On 10/29/20 1:40 PM, Richard Biener wrote:
On Thu, 29 Oct 2020, Jakub Jelinek wrote:
On Thu, Oct 29, 2020 at 05:00:40PM +0100, Jan Hubicka wrote:
That's ugly and will for sure defeat warning / access code
when we access this as char[], no? I mean, we could
as well use 'int str[1];' here?
Well, we always get char pointer via macro that is IMO OK, but I am also
not very much in love with this.
Do we treat signed char [...]; as typeless storage too, or just
what the C++ standard requires (i.e. char, unsigned char and std::byte
where the last one is enum type with unsigned char underlying type)?

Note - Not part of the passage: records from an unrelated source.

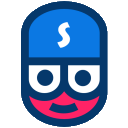 播动师-看透直播间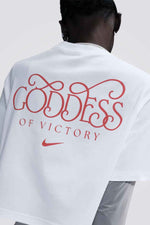 טישירט Nike Sportswear לנשים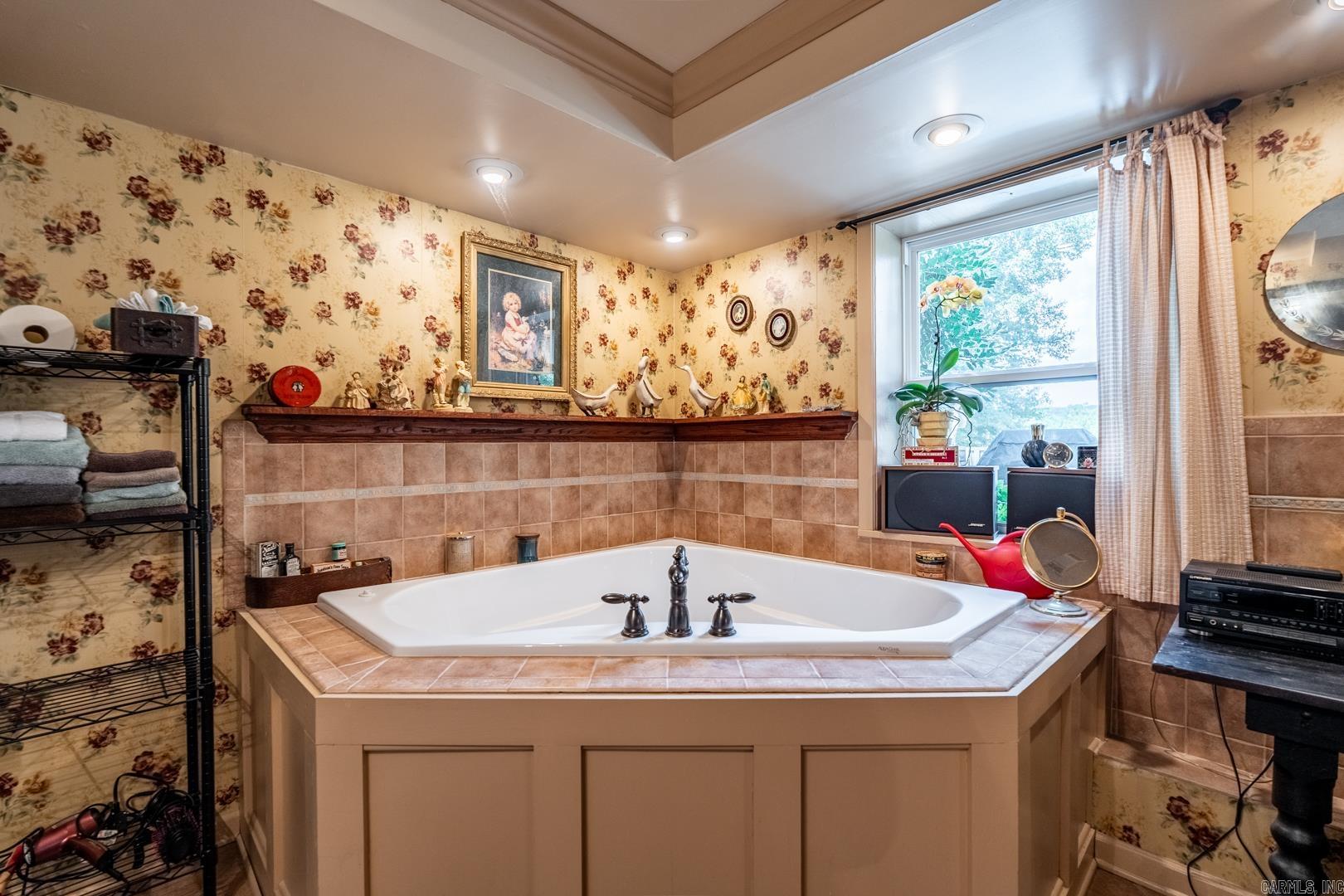 540 E Walnut  Heber Springs, AR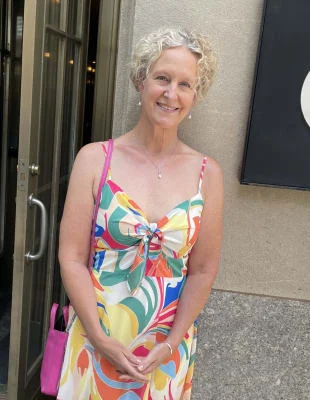 Owner Image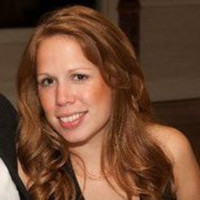 Kathleen Valinch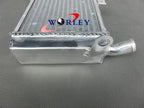 Aluminum Radiator for YAMAHA FZR400 (1988-1990)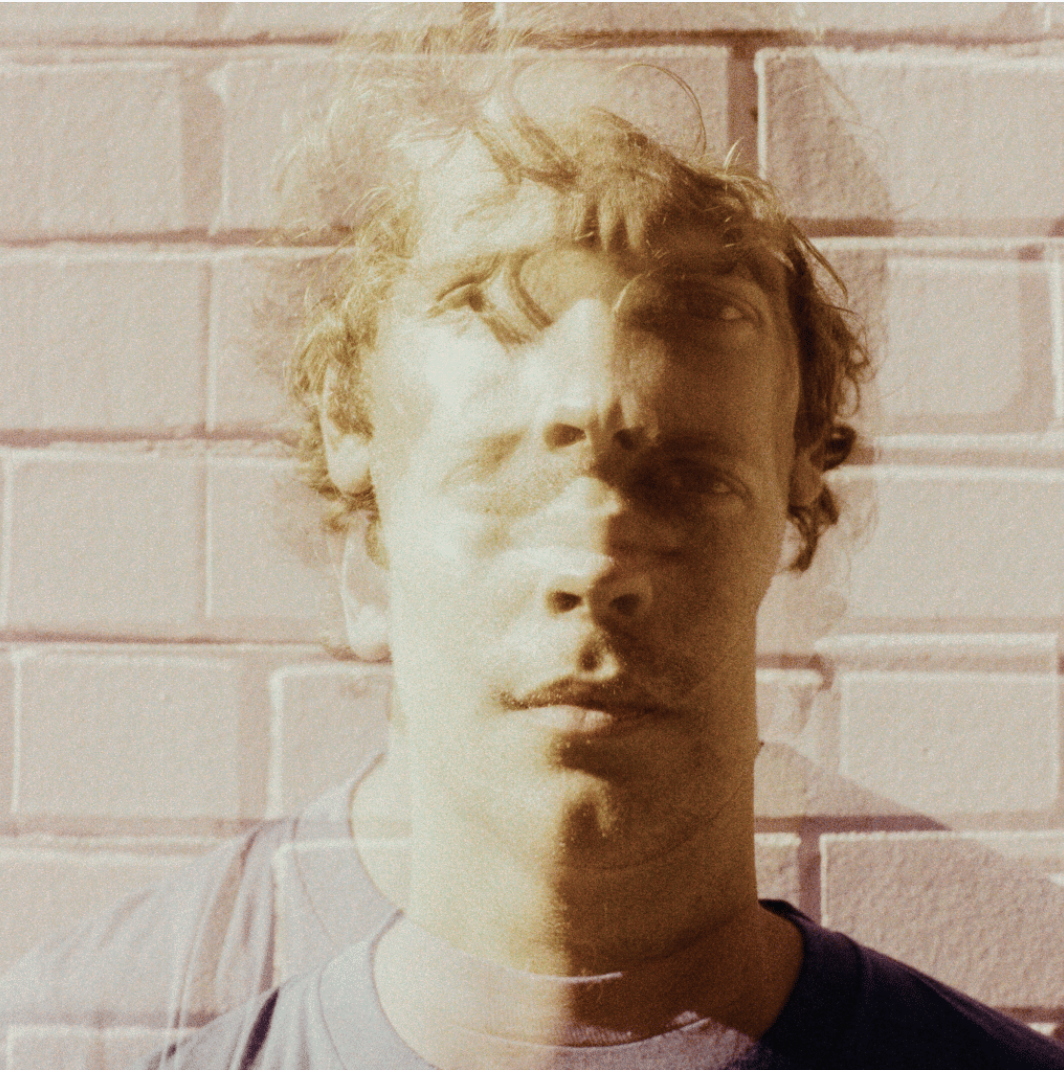 GUM - "Out In The World"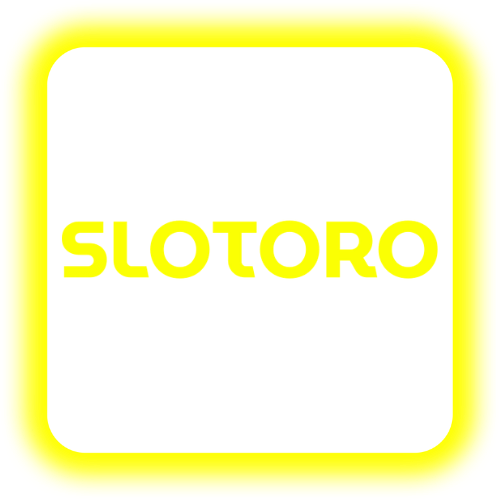 slotoro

All that is covered by is_byte_access_type which includes all
character types (including char16_t and wchar it seems) and std::byte.
Well, that's a bug, apparently from the PR94923 patch (r11-499);
previously it was char, signed char, and unsigned char. And even that
is too much; even C++98 said just char and unsigned char could be used
for bytewise access.
When C++17 clarified this with the notion of "provides storage", it
applied to only unsigned char and std::byte, not even the full set of
byte-access types. We still need to allow bytewise access using plain
char, but perhaps we don't need to treat plain char arrays as typeless.
Attributes to say that a particular array does or does not provide
storage for objects of other types do sound useful.